Stavolta si fa davvero sul serio: l’arresto di Paolo Rosario De Stefano è la conferma della poderosa offensiva dello Stato nei confronti della ‘ndrangheta.

Negli ultimissimi anni sono stati messi a segno tanti colpi importanti, da Antonio Pelle a Pasquale Condello, da Giuseppe De Stefano a Giovanni Strangio, da Pietro Criaco a Paolo Nirta, da Francesco Romeo a Giuseppe Nirta fino a Francesco Pelle e Fortunato Giorgi.

Dopo l’arresto di Paolo Rosario De Stefano, il procuratore capo di Reggio Calabria Giuseppe Pignatone ha dichiarato che “nessuno è intoccabile, e quest’arresto lo dimostra”, e il Questore Carmelo Casabona ha parlato di “famiglia De Stefano decapitata”.

Sono i successi della Squadra Mobile di Reggio Calabria, brillantemente diretta da Renato Cortese detto “l’acchiappalatitanti” dopo che, prima di arrivare in riva allo Stretto, già a Palermo era riuscito a consegnare alla giustizia numerosi superlatitanti della mafia: Giovanni Brusca, Pietro Aglieri, Michele Greco e molti altri fino al clamoroso blitz dell’11 aprile 2006, quando finì in manette Bernardo Provenzano.

L’impegno dello Stato, delle forze dell’ordine e delle istituzioni è massimo. La lotta alla criminalità organizzata è un “must” e i tanti arresti eccellenti degli ultimi anni lo dimostrano: non possiamo più nasconderci dietro il dito dello “Stato che non combatte la mafia”, non possiamo più avere l’alibi dello “Stato che non combatte la mafia”, non possiamo più dire che noi, semplici cittadini, non possiamo far nulla se “lo Stato non combatte la mafia”.

Lo Stato sta facendo il suo dovere.
Ma sappiamo bene che questo non basta.
L’offensiva dello Stato dev’essere solo uno di quegli elementi, certo fondamentali, per sconfiggere la criminalità organizzata. Ma senza il supporto, il sostegno e la ferrea volontà dei cittadini, tutti quegli sforzi si riveleranno vani.

Vincere la mafia significa rivoluzionare culturalmente la mentalità di “mafiosità” che è estremamente diffusa in una Regione soffocata dalla ‘ndrangheta come la Calabria, o nella Campania della camorra.

Quella mentalità che, in buona o in malafede, è diffusa in tanti che con la mafia (quella vera, fatta di boss, stragi e clan) non hanno nulla a che fare.

Ed è da qui che dobbiamo cambiare, ed è da qui che dobbiamo ripartire: la ‘ndrangheta in Calabria basa la propria forza sull’omertà e sulla paura della gente.

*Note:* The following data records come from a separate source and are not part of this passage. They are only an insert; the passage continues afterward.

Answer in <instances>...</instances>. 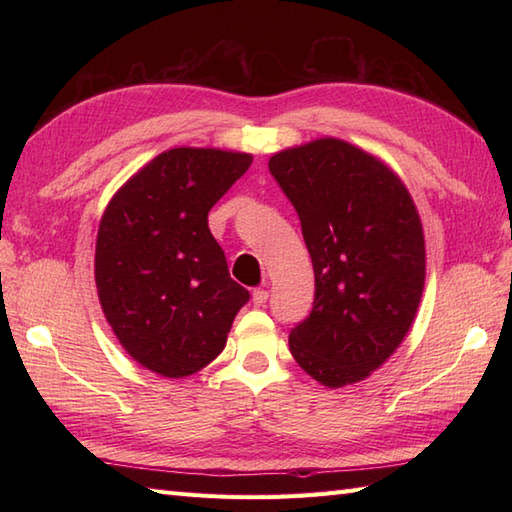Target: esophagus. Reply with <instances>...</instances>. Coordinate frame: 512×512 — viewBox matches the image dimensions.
<instances>
[{
    "label": "esophagus",
    "instance_id": "obj_1",
    "mask_svg": "<svg viewBox=\"0 0 512 512\" xmlns=\"http://www.w3.org/2000/svg\"><path fill=\"white\" fill-rule=\"evenodd\" d=\"M266 301H268V290H264V288L253 290V303H255V306H264Z\"/></svg>",
    "mask_w": 512,
    "mask_h": 512
}]
</instances>
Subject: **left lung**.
I'll return each mask as SVG.
<instances>
[{
	"instance_id": "1",
	"label": "left lung",
	"mask_w": 512,
	"mask_h": 512,
	"mask_svg": "<svg viewBox=\"0 0 512 512\" xmlns=\"http://www.w3.org/2000/svg\"><path fill=\"white\" fill-rule=\"evenodd\" d=\"M268 169L314 268L312 312L290 330V352L325 387L358 383L416 319L427 270L416 204L385 162L339 138L277 151Z\"/></svg>"
}]
</instances>
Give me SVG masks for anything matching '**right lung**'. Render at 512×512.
I'll use <instances>...</instances> for the list:
<instances>
[{"instance_id": "right-lung-1", "label": "right lung", "mask_w": 512, "mask_h": 512, "mask_svg": "<svg viewBox=\"0 0 512 512\" xmlns=\"http://www.w3.org/2000/svg\"><path fill=\"white\" fill-rule=\"evenodd\" d=\"M253 156L176 147L134 173L107 204L94 279L118 343L149 372L182 378L224 350L248 290L228 275L209 211Z\"/></svg>"}]
</instances>
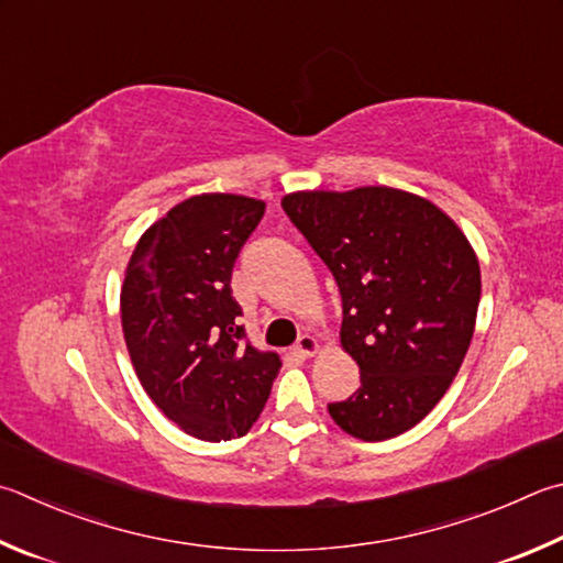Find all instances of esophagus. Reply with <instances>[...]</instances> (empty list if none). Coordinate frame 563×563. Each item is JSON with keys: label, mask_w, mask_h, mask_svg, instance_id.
Instances as JSON below:
<instances>
[{"label": "esophagus", "mask_w": 563, "mask_h": 563, "mask_svg": "<svg viewBox=\"0 0 563 563\" xmlns=\"http://www.w3.org/2000/svg\"><path fill=\"white\" fill-rule=\"evenodd\" d=\"M295 352H298L300 356H314L317 352H320V342H317L310 334H302L298 344H295Z\"/></svg>", "instance_id": "esophagus-1"}]
</instances>
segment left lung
Instances as JSON below:
<instances>
[{"instance_id":"1","label":"left lung","mask_w":563,"mask_h":563,"mask_svg":"<svg viewBox=\"0 0 563 563\" xmlns=\"http://www.w3.org/2000/svg\"><path fill=\"white\" fill-rule=\"evenodd\" d=\"M283 209L332 271L342 350L362 386L327 406L344 433L386 441L433 411L463 364L479 305L477 255L457 223L391 187L292 191Z\"/></svg>"}]
</instances>
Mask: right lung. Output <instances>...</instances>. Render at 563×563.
I'll return each instance as SVG.
<instances>
[{"label": "right lung", "mask_w": 563, "mask_h": 563, "mask_svg": "<svg viewBox=\"0 0 563 563\" xmlns=\"http://www.w3.org/2000/svg\"><path fill=\"white\" fill-rule=\"evenodd\" d=\"M265 201L199 194L142 233L125 268L120 320L147 396L184 433L231 441L258 421L280 369L243 340L231 271Z\"/></svg>", "instance_id": "1"}]
</instances>
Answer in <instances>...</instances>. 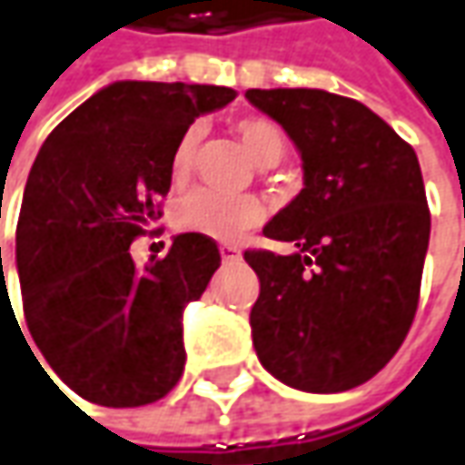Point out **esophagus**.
I'll return each instance as SVG.
<instances>
[{
	"label": "esophagus",
	"mask_w": 465,
	"mask_h": 465,
	"mask_svg": "<svg viewBox=\"0 0 465 465\" xmlns=\"http://www.w3.org/2000/svg\"><path fill=\"white\" fill-rule=\"evenodd\" d=\"M218 252H221V260H223V262H239V260H242V252L236 247H232V244H223Z\"/></svg>",
	"instance_id": "esophagus-1"
}]
</instances>
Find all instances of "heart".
<instances>
[{
  "label": "heart",
  "instance_id": "obj_1",
  "mask_svg": "<svg viewBox=\"0 0 465 465\" xmlns=\"http://www.w3.org/2000/svg\"><path fill=\"white\" fill-rule=\"evenodd\" d=\"M236 134L242 138L244 149L260 167H275L285 153V136L282 131L267 118H244L236 125ZM201 149V128H187L177 141L169 177L174 184H184L190 180ZM264 218L262 203L257 198H223L208 190H198L184 195L174 211V226L180 232L201 233L216 242H236L249 229H254Z\"/></svg>",
  "mask_w": 465,
  "mask_h": 465
}]
</instances>
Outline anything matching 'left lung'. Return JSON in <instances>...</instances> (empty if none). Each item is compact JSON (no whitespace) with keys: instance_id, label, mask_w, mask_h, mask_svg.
Instances as JSON below:
<instances>
[{"instance_id":"8db88e82","label":"left lung","mask_w":465,"mask_h":465,"mask_svg":"<svg viewBox=\"0 0 465 465\" xmlns=\"http://www.w3.org/2000/svg\"><path fill=\"white\" fill-rule=\"evenodd\" d=\"M247 100L303 162V190L262 229L296 252H244L260 278L249 313L257 358L298 391L355 389L396 355L417 312L430 244L417 153L342 94L247 89Z\"/></svg>"}]
</instances>
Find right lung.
Wrapping results in <instances>:
<instances>
[{
	"instance_id": "1",
	"label": "right lung",
	"mask_w": 465,
	"mask_h": 465,
	"mask_svg": "<svg viewBox=\"0 0 465 465\" xmlns=\"http://www.w3.org/2000/svg\"><path fill=\"white\" fill-rule=\"evenodd\" d=\"M233 97L216 84L113 82L35 156L15 247L25 322L87 401L143 407L183 376V312L221 264L216 242L177 233L167 257L146 267H136L131 242L162 216L156 201L190 123Z\"/></svg>"
}]
</instances>
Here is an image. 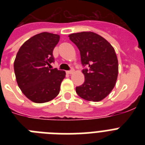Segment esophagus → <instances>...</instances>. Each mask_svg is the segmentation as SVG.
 <instances>
[{"instance_id": "obj_1", "label": "esophagus", "mask_w": 145, "mask_h": 145, "mask_svg": "<svg viewBox=\"0 0 145 145\" xmlns=\"http://www.w3.org/2000/svg\"><path fill=\"white\" fill-rule=\"evenodd\" d=\"M74 72V69H71L70 70H67V73L72 74V72Z\"/></svg>"}]
</instances>
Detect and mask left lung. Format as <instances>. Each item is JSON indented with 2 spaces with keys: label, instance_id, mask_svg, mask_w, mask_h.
Returning <instances> with one entry per match:
<instances>
[{
  "label": "left lung",
  "instance_id": "obj_1",
  "mask_svg": "<svg viewBox=\"0 0 145 145\" xmlns=\"http://www.w3.org/2000/svg\"><path fill=\"white\" fill-rule=\"evenodd\" d=\"M69 38L78 48L84 67L82 72L85 81L76 87V93L86 100H102L113 89L118 74V62L113 47L92 32L72 33Z\"/></svg>",
  "mask_w": 145,
  "mask_h": 145
}]
</instances>
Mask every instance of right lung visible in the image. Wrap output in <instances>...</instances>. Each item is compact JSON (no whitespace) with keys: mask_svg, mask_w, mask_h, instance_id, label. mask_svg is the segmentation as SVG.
Wrapping results in <instances>:
<instances>
[{"mask_svg":"<svg viewBox=\"0 0 145 145\" xmlns=\"http://www.w3.org/2000/svg\"><path fill=\"white\" fill-rule=\"evenodd\" d=\"M59 40V35L39 33L27 40L17 52L14 64L16 81L22 93L33 102H49L59 93L66 73L51 66Z\"/></svg>","mask_w":145,"mask_h":145,"instance_id":"add662e5","label":"right lung"}]
</instances>
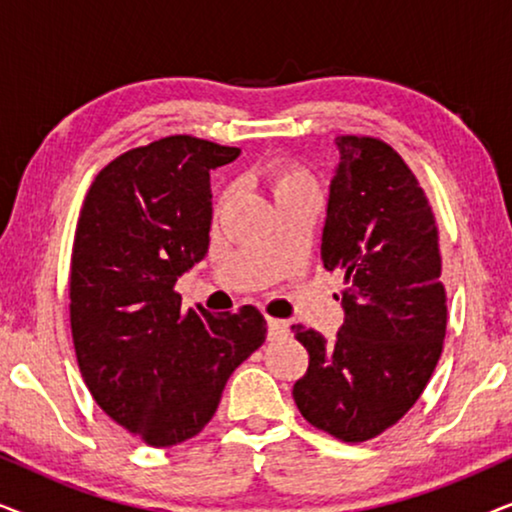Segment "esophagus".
Segmentation results:
<instances>
[{
	"instance_id": "obj_1",
	"label": "esophagus",
	"mask_w": 512,
	"mask_h": 512,
	"mask_svg": "<svg viewBox=\"0 0 512 512\" xmlns=\"http://www.w3.org/2000/svg\"><path fill=\"white\" fill-rule=\"evenodd\" d=\"M284 335H289V324L282 319L268 317V340H279L284 338Z\"/></svg>"
}]
</instances>
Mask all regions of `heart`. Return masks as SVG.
<instances>
[{
	"mask_svg": "<svg viewBox=\"0 0 512 512\" xmlns=\"http://www.w3.org/2000/svg\"><path fill=\"white\" fill-rule=\"evenodd\" d=\"M258 177H261L263 184L270 188L272 198L275 200H282L284 195H291L296 191H312L314 188L310 174H307L300 165L284 158H272L265 165H261Z\"/></svg>",
	"mask_w": 512,
	"mask_h": 512,
	"instance_id": "1",
	"label": "heart"
}]
</instances>
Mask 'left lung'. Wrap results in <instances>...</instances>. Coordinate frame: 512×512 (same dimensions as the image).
I'll list each match as a JSON object with an SVG mask.
<instances>
[{
    "mask_svg": "<svg viewBox=\"0 0 512 512\" xmlns=\"http://www.w3.org/2000/svg\"><path fill=\"white\" fill-rule=\"evenodd\" d=\"M321 261L345 272L333 340L291 326L310 354L293 384L300 415L345 443L394 426L429 384L447 328L438 226L419 181L377 137L340 135Z\"/></svg>",
    "mask_w": 512,
    "mask_h": 512,
    "instance_id": "left-lung-1",
    "label": "left lung"
}]
</instances>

In Sicilia le cose stanno cambiando, l’imprenditoria s’è rialzata e sta denunciando gli estortori, soprattutto a Palermo ma anche nel Nisseno. Sindaci come Rosario Crocetta e istituzioni come le Camere di Commercio e le associazioni degli Industriali sono in prima linea nella lotta alla mafia, e fuori dalla Questura di Palermo ogni qual volta viene arrestato un pezzo grosso c’è mezza città a festeggiare.

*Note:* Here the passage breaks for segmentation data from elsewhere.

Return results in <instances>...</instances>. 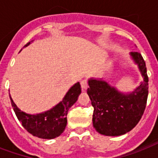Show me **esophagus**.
Listing matches in <instances>:
<instances>
[{
  "label": "esophagus",
  "instance_id": "1",
  "mask_svg": "<svg viewBox=\"0 0 158 158\" xmlns=\"http://www.w3.org/2000/svg\"><path fill=\"white\" fill-rule=\"evenodd\" d=\"M81 90H85L87 89L88 87V82L86 80H82L81 81Z\"/></svg>",
  "mask_w": 158,
  "mask_h": 158
}]
</instances>
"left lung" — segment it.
I'll return each instance as SVG.
<instances>
[{
    "instance_id": "obj_1",
    "label": "left lung",
    "mask_w": 158,
    "mask_h": 158,
    "mask_svg": "<svg viewBox=\"0 0 158 158\" xmlns=\"http://www.w3.org/2000/svg\"><path fill=\"white\" fill-rule=\"evenodd\" d=\"M143 81L132 92L122 93L102 79L88 81L87 94L94 107L93 126L106 136H119L134 129L146 108L148 95V77L142 55L131 52Z\"/></svg>"
}]
</instances>
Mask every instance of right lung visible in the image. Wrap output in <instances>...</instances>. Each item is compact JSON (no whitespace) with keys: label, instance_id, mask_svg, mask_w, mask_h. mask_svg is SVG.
<instances>
[{"label":"right lung","instance_id":"right-lung-1","mask_svg":"<svg viewBox=\"0 0 158 158\" xmlns=\"http://www.w3.org/2000/svg\"><path fill=\"white\" fill-rule=\"evenodd\" d=\"M29 44L30 42L24 47ZM81 92L80 83L77 82L68 90L62 101L49 110L36 114H29L21 111L15 104L10 96V99L17 118L29 134L40 139H52L60 136L64 131L68 123V110L77 101Z\"/></svg>","mask_w":158,"mask_h":158}]
</instances>
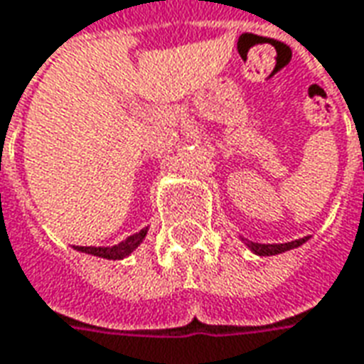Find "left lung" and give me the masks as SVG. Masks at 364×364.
Wrapping results in <instances>:
<instances>
[{
	"label": "left lung",
	"instance_id": "obj_1",
	"mask_svg": "<svg viewBox=\"0 0 364 364\" xmlns=\"http://www.w3.org/2000/svg\"><path fill=\"white\" fill-rule=\"evenodd\" d=\"M306 240H308V237L294 240V242H289V244H255V242H247V247H250L253 253H257V255H277V253L294 250L298 245L304 244Z\"/></svg>",
	"mask_w": 364,
	"mask_h": 364
}]
</instances>
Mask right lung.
<instances>
[{"label": "right lung", "instance_id": "1", "mask_svg": "<svg viewBox=\"0 0 364 364\" xmlns=\"http://www.w3.org/2000/svg\"><path fill=\"white\" fill-rule=\"evenodd\" d=\"M146 234H148V228L136 232L132 236H128L124 242L112 245V247H85V245H75V250L77 252L90 253V255H95V257H103V259H124L127 255H130L138 245L142 244Z\"/></svg>", "mask_w": 364, "mask_h": 364}]
</instances>
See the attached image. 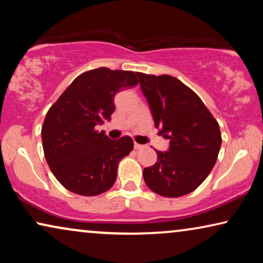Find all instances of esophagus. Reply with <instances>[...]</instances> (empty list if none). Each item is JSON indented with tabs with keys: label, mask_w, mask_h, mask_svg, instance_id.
I'll return each mask as SVG.
<instances>
[{
	"label": "esophagus",
	"mask_w": 263,
	"mask_h": 263,
	"mask_svg": "<svg viewBox=\"0 0 263 263\" xmlns=\"http://www.w3.org/2000/svg\"><path fill=\"white\" fill-rule=\"evenodd\" d=\"M134 148H135V149L142 148V145H140V143H138V142H134Z\"/></svg>",
	"instance_id": "obj_1"
}]
</instances>
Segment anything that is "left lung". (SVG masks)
<instances>
[{"label":"left lung","instance_id":"1","mask_svg":"<svg viewBox=\"0 0 263 263\" xmlns=\"http://www.w3.org/2000/svg\"><path fill=\"white\" fill-rule=\"evenodd\" d=\"M148 100L156 128L170 140L167 152L143 170L147 186L164 197L192 193L218 159L221 133L211 111L192 88L171 75L136 73Z\"/></svg>","mask_w":263,"mask_h":263}]
</instances>
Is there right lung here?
<instances>
[{
    "instance_id": "obj_1",
    "label": "right lung",
    "mask_w": 263,
    "mask_h": 263,
    "mask_svg": "<svg viewBox=\"0 0 263 263\" xmlns=\"http://www.w3.org/2000/svg\"><path fill=\"white\" fill-rule=\"evenodd\" d=\"M138 84L134 71L100 67L75 78L49 109L42 125L43 149L50 170L69 192L96 196L115 184L118 163L134 141L130 136L110 140L96 125L111 120L118 91Z\"/></svg>"
}]
</instances>
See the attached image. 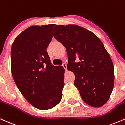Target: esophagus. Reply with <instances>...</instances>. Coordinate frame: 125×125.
Returning <instances> with one entry per match:
<instances>
[{"instance_id":"obj_1","label":"esophagus","mask_w":125,"mask_h":125,"mask_svg":"<svg viewBox=\"0 0 125 125\" xmlns=\"http://www.w3.org/2000/svg\"><path fill=\"white\" fill-rule=\"evenodd\" d=\"M62 66L64 67V69H65V70H67V65L65 64H63L62 65Z\"/></svg>"}]
</instances>
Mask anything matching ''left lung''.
<instances>
[{"label":"left lung","mask_w":125,"mask_h":125,"mask_svg":"<svg viewBox=\"0 0 125 125\" xmlns=\"http://www.w3.org/2000/svg\"><path fill=\"white\" fill-rule=\"evenodd\" d=\"M53 36L66 49L67 69L75 74L74 84L83 100L92 107L104 105L113 89L114 70L100 39L76 25H56Z\"/></svg>","instance_id":"1"}]
</instances>
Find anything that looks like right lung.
Returning a JSON list of instances; mask_svg holds the SVG:
<instances>
[{
	"label": "right lung",
	"instance_id": "obj_1",
	"mask_svg": "<svg viewBox=\"0 0 125 125\" xmlns=\"http://www.w3.org/2000/svg\"><path fill=\"white\" fill-rule=\"evenodd\" d=\"M55 24L31 26L16 38L11 50V69L17 87L36 108L47 110L62 98L64 69L50 62L47 48Z\"/></svg>",
	"mask_w": 125,
	"mask_h": 125
}]
</instances>
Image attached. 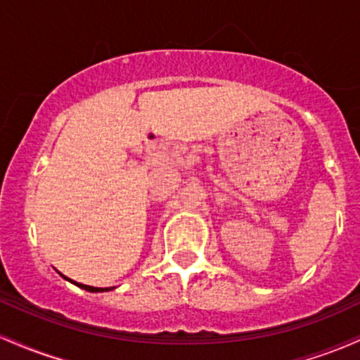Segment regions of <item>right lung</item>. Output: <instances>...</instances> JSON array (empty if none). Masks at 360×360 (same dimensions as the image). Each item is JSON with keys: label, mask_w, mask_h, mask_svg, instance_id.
Returning <instances> with one entry per match:
<instances>
[{"label": "right lung", "mask_w": 360, "mask_h": 360, "mask_svg": "<svg viewBox=\"0 0 360 360\" xmlns=\"http://www.w3.org/2000/svg\"><path fill=\"white\" fill-rule=\"evenodd\" d=\"M62 278L69 279V278H65V276H62ZM69 281H71V279H69ZM71 283H74V281H71ZM74 284H76L77 288L86 289V291H89V292H103V291H110V289H113V288H93V286H86V284H81V283H74Z\"/></svg>", "instance_id": "obj_1"}]
</instances>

In Calabria la situazione è ancora diversa. Ci sono dei segnali, ma sono piccoli piccoli.

Ma possono essere anche una base da cui partire per rivoluzionare questa Regione oppressa dalla ‘ndrangheta, e oppressa soprattutto da se stessa che alla ‘ndrangheta non è mai riuscita a reagire, non è mai riuscita a rialzarsi.

La politica, in primis, deve uscire dagli steccati ideologici e partitici perchè la lotta alla mafia è, e deve essere, trasversale e comune tra gli schieramenti più vari.
E la gente, adesso che non può più sentirsi giustificata dall’alibi dello “Stato che non combatte la mafia”, deve riflettere e capire che solo con la coscienza pulita un popolo può riuscire a liberarsi da un male così opprimente.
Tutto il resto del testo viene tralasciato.